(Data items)
--- START ---

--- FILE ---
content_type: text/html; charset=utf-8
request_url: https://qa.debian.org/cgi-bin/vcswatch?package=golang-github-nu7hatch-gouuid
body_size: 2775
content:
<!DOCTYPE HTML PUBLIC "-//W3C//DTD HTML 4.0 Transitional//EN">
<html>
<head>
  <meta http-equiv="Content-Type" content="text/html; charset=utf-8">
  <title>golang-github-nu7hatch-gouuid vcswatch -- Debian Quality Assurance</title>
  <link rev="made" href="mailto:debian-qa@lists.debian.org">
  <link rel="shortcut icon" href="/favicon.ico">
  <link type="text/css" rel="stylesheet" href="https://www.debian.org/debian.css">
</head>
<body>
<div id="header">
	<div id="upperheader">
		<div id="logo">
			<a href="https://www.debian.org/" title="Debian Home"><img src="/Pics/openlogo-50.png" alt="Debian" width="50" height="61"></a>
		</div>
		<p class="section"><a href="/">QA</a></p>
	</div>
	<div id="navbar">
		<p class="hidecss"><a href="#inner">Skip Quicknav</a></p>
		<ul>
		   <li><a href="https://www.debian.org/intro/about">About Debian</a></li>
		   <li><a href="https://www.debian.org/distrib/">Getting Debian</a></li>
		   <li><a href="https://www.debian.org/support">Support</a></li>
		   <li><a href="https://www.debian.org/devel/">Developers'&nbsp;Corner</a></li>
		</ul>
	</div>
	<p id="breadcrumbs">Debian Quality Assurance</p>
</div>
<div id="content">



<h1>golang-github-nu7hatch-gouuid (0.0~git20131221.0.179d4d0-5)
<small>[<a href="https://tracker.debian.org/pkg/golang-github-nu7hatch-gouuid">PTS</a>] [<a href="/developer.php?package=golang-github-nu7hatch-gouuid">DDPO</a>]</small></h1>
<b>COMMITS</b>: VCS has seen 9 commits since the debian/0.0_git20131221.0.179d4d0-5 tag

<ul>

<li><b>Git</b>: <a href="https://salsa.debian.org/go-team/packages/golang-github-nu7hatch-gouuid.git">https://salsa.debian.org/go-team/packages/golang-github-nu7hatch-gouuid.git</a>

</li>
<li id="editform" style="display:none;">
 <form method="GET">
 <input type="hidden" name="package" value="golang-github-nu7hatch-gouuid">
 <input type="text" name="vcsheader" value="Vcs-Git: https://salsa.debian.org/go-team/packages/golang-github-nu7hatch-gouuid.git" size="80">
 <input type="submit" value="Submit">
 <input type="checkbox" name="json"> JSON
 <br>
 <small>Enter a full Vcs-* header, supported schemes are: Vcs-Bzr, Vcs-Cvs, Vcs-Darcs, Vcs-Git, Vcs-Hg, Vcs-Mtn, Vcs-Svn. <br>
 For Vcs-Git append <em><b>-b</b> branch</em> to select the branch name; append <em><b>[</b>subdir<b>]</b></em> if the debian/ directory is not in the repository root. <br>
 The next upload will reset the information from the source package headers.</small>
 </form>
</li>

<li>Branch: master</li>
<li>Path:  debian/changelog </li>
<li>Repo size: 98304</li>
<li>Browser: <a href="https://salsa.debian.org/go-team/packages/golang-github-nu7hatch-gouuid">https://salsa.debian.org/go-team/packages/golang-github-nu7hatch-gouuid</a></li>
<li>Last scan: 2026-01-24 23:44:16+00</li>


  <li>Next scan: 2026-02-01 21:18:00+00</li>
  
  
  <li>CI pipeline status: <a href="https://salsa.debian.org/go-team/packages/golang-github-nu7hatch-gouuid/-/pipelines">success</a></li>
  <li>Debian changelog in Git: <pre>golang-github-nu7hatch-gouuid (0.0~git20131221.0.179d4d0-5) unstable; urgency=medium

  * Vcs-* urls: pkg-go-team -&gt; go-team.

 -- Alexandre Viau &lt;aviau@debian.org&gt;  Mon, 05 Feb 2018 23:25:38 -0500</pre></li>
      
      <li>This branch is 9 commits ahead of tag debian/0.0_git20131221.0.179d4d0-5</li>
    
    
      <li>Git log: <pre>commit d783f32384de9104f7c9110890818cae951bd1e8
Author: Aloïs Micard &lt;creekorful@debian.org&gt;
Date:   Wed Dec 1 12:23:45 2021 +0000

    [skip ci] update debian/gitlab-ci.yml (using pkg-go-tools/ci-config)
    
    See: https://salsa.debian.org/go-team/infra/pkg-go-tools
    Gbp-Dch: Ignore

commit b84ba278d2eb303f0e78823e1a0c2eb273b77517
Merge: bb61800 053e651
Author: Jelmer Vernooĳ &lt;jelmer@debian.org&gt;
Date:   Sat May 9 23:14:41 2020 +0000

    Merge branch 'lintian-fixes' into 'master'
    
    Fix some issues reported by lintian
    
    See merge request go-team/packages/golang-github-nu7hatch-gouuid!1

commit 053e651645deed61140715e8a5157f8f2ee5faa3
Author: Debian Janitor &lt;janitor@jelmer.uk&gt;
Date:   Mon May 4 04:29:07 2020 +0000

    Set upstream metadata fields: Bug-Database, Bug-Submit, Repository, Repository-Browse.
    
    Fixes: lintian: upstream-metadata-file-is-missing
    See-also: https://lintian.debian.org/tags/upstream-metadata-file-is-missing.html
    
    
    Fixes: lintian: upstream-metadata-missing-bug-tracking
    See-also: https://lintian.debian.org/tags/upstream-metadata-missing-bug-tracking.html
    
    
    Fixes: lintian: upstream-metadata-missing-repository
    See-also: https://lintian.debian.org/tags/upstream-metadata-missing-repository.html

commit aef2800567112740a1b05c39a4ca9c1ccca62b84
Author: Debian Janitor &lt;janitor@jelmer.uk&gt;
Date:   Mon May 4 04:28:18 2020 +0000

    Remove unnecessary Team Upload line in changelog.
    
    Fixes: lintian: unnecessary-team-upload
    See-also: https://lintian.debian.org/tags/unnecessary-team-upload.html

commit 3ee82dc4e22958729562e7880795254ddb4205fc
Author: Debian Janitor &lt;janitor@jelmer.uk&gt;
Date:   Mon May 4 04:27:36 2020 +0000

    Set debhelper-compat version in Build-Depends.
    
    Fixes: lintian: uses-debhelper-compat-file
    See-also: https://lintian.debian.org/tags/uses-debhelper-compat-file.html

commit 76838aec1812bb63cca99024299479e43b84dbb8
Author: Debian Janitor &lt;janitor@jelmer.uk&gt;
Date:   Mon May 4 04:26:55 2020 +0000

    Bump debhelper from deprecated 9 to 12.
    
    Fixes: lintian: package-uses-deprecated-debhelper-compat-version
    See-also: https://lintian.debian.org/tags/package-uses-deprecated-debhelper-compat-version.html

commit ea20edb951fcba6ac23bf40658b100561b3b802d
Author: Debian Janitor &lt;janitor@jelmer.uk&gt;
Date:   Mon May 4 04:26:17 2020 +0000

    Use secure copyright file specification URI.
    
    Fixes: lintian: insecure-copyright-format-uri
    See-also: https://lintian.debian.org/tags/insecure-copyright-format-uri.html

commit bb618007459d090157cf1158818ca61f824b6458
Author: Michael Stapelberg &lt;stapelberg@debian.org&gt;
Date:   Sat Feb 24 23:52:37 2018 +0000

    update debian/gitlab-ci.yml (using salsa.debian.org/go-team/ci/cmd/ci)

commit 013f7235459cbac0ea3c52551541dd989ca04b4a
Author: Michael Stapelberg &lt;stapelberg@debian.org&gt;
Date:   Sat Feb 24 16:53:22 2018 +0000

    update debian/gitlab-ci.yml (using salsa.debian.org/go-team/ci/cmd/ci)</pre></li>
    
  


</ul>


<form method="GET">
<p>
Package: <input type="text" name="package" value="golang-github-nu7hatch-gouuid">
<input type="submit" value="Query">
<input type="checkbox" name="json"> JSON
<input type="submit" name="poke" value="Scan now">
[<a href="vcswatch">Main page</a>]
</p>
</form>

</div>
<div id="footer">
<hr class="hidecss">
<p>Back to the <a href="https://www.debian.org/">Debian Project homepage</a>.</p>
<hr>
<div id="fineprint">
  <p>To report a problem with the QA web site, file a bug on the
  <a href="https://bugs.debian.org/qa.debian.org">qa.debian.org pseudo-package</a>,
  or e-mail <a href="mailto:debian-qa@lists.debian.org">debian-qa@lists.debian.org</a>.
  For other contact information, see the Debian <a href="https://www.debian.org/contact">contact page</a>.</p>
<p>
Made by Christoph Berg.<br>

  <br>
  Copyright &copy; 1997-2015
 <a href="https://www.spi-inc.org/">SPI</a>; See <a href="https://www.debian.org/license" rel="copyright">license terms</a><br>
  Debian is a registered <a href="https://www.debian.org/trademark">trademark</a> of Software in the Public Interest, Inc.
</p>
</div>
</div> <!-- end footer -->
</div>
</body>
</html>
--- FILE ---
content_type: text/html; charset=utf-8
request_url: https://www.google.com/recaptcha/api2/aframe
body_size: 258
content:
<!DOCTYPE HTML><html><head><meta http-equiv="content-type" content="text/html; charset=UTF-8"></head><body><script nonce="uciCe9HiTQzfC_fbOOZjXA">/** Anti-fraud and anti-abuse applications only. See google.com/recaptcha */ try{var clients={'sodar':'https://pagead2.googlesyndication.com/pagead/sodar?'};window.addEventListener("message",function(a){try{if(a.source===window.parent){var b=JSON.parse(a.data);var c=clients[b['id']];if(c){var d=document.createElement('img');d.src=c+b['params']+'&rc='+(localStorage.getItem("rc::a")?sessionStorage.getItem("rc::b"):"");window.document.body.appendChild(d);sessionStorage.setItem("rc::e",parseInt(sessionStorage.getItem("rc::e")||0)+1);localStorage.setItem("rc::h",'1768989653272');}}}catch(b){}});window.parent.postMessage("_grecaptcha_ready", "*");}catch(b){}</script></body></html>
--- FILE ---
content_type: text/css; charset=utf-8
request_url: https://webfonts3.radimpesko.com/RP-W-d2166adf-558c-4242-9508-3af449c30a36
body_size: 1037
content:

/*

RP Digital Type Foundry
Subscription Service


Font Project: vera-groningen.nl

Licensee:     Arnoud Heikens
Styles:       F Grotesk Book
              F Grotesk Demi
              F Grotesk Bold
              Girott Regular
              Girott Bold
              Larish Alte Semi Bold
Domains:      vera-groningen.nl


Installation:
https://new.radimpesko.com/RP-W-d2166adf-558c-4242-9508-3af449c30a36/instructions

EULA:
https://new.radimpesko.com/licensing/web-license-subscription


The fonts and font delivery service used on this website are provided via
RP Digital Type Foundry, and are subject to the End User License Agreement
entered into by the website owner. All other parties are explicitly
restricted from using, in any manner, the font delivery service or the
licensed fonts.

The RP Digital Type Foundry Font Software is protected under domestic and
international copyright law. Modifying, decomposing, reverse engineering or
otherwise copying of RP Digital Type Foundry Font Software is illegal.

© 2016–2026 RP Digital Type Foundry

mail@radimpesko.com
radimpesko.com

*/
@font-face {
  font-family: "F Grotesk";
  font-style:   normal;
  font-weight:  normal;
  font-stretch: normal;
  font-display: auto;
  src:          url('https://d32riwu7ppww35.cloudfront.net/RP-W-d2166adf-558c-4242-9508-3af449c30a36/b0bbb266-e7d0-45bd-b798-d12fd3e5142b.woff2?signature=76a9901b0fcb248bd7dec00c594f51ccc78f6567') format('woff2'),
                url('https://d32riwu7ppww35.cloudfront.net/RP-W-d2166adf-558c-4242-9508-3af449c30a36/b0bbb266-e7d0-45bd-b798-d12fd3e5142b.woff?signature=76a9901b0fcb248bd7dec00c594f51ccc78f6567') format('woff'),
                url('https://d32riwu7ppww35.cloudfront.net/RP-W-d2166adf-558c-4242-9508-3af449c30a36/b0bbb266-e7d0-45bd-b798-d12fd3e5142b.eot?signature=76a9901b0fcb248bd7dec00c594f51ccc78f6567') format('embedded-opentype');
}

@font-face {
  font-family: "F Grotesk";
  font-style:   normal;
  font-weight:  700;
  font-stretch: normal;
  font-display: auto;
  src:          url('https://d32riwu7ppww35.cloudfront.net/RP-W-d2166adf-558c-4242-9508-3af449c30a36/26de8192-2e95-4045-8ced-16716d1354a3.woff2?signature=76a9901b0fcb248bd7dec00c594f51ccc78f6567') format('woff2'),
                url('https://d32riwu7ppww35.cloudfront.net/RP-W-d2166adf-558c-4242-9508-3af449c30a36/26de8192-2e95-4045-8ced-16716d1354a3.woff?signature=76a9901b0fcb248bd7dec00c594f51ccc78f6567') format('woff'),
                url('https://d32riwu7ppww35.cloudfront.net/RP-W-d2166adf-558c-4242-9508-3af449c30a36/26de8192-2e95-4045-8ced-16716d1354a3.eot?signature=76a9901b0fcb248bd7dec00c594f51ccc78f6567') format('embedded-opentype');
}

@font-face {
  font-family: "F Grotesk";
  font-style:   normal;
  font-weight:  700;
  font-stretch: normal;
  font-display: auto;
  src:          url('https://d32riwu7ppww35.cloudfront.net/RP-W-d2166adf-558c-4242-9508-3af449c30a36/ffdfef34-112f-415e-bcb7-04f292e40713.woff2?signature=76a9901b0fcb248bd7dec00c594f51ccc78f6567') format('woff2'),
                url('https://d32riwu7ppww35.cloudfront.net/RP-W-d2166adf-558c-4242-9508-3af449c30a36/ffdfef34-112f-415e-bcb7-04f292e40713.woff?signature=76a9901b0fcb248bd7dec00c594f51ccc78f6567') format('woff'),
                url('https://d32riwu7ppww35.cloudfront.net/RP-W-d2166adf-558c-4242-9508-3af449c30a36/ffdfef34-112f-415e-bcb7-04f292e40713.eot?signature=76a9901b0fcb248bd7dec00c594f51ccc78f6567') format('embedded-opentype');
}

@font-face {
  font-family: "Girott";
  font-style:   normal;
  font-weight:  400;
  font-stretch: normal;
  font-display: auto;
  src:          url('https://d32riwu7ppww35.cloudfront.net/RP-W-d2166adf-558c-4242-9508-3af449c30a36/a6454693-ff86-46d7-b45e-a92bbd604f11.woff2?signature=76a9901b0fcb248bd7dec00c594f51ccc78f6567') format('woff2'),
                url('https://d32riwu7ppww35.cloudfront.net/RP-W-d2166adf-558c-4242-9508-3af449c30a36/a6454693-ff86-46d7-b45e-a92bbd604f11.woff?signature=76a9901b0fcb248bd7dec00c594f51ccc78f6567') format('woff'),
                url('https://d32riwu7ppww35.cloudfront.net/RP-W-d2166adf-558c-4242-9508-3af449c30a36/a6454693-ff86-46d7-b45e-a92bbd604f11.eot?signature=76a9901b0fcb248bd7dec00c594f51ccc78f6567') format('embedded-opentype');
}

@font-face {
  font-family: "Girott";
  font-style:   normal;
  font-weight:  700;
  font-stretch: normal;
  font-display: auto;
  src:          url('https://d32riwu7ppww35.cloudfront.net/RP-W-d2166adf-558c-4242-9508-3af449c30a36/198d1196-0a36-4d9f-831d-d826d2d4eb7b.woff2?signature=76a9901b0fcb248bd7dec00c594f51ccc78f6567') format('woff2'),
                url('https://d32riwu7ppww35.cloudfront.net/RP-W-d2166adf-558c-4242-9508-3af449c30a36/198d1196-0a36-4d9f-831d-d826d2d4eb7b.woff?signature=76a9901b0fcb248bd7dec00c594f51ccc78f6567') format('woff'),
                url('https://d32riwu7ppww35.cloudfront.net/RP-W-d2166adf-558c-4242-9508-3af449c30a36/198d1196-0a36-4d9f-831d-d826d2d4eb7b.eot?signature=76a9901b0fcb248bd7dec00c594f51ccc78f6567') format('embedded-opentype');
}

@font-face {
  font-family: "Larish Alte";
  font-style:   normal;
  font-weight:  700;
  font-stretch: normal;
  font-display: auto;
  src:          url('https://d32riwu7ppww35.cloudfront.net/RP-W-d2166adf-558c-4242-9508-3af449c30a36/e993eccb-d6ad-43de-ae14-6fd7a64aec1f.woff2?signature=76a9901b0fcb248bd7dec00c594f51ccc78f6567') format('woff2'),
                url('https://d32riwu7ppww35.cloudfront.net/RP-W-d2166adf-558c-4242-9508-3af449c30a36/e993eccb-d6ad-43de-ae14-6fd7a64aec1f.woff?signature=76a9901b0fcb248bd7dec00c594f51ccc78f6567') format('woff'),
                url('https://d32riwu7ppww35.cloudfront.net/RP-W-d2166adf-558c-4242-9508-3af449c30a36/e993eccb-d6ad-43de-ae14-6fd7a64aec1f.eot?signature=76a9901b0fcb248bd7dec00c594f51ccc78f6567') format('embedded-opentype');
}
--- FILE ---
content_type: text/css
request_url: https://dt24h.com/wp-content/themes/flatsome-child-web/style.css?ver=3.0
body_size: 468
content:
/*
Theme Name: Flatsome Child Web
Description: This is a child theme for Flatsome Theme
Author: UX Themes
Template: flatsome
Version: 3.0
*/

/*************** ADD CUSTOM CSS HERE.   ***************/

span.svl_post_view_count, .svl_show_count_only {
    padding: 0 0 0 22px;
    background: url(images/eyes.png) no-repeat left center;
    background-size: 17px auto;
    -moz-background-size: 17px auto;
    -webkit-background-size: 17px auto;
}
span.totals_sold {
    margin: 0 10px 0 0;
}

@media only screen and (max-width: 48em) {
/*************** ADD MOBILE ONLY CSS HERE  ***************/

--- END ---

**Task details**
Lines after the one containing "<title>golang-github-nu7hatch-gouuid vcswatch -- Debian" are not part of the task. Output the entries exactly from their first line through that one.

**Response**
--- FILE ---
content_type: text/html; charset=utf-8
request_url: https://qa.debian.org/cgi-bin/vcswatch?package=golang-github-nu7hatch-gouuid
body_size: 2775
content:
<!DOCTYPE HTML PUBLIC "-//W3C//DTD HTML 4.0 Transitional//EN">
<html>
<head>
  <meta http-equiv="Content-Type" content="text/html; charset=utf-8">
  <title>golang-github-nu7hatch-gouuid vcswatch -- Debian Quality Assurance</title>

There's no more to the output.